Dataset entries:
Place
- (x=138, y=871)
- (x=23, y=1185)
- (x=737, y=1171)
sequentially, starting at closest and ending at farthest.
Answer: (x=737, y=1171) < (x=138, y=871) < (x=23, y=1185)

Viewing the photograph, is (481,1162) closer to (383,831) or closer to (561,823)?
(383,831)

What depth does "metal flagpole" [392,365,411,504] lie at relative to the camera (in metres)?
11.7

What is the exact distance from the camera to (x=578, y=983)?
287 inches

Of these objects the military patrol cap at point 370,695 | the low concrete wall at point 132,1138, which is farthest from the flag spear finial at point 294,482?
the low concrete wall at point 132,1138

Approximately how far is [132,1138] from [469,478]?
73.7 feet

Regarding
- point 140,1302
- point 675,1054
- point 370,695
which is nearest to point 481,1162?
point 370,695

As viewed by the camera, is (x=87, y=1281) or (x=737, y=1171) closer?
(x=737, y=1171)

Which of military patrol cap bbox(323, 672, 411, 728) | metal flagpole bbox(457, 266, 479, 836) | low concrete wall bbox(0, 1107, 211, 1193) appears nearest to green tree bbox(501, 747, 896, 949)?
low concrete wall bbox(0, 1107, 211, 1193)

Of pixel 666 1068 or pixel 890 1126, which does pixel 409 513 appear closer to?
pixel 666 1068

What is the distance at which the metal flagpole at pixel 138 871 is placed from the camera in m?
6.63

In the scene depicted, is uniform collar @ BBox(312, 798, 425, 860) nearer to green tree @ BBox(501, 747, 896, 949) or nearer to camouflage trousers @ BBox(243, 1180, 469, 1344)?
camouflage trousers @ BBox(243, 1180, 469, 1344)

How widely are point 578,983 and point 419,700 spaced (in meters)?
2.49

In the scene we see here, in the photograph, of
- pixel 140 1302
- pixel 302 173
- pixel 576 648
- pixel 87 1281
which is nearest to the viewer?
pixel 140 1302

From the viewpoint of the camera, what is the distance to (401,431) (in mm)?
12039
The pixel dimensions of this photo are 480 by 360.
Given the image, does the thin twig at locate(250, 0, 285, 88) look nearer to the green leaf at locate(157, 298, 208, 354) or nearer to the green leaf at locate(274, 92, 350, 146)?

§ REQUIREMENTS
Word for word, restate all of the data shown above.

§ REPLY TO THE EXERCISE
Place
- (x=138, y=871)
- (x=23, y=1185)
- (x=737, y=1171)
sequentially, starting at closest and ending at farthest.
Answer: (x=737, y=1171) < (x=138, y=871) < (x=23, y=1185)

Viewing the photograph, is (481,1162) closer to (383,831) or closer to (561,823)?
(383,831)

What depth does "metal flagpole" [392,365,411,504] lie at relative to the camera (in metres)?
11.7

What is the exact distance from the camera to (x=578, y=983)?
287 inches

Of these objects the military patrol cap at point 370,695 | the low concrete wall at point 132,1138, which is farthest from the flag spear finial at point 294,482?
the low concrete wall at point 132,1138

Approximately how far is [132,1138] from [469,478]?
73.7 feet

Regarding
- point 140,1302
- point 675,1054
- point 370,695
which is nearest to point 481,1162?
point 370,695

As viewed by the camera, is (x=87, y=1281) or (x=737, y=1171) closer?
(x=737, y=1171)

Which of military patrol cap bbox(323, 672, 411, 728) | metal flagpole bbox(457, 266, 479, 836) | low concrete wall bbox(0, 1107, 211, 1193) appears nearest to green tree bbox(501, 747, 896, 949)?
low concrete wall bbox(0, 1107, 211, 1193)

Of pixel 666 1068 or pixel 890 1126, which does pixel 409 513 appear closer to?
pixel 666 1068

What is the distance at which the metal flagpole at pixel 138 871 is placed from the camera in m?
6.63

In the scene depicted, is uniform collar @ BBox(312, 798, 425, 860) nearer to green tree @ BBox(501, 747, 896, 949) or nearer to camouflage trousers @ BBox(243, 1180, 469, 1344)?
camouflage trousers @ BBox(243, 1180, 469, 1344)

How widely are point 578,983 and point 419,700 spaced (in meters)?
2.49

In the scene we see here, in the photograph, of
- pixel 140 1302
- pixel 302 173
- pixel 576 648
- pixel 87 1281
which is nearest to the viewer?
pixel 140 1302

From the viewpoint of the camera, what is the distance to (401,431) (in mm)?
12039
The pixel dimensions of this photo are 480 by 360.
Given the image, does the thin twig at locate(250, 0, 285, 88) look nearer to the green leaf at locate(157, 298, 208, 354) or nearer to the green leaf at locate(274, 92, 350, 146)?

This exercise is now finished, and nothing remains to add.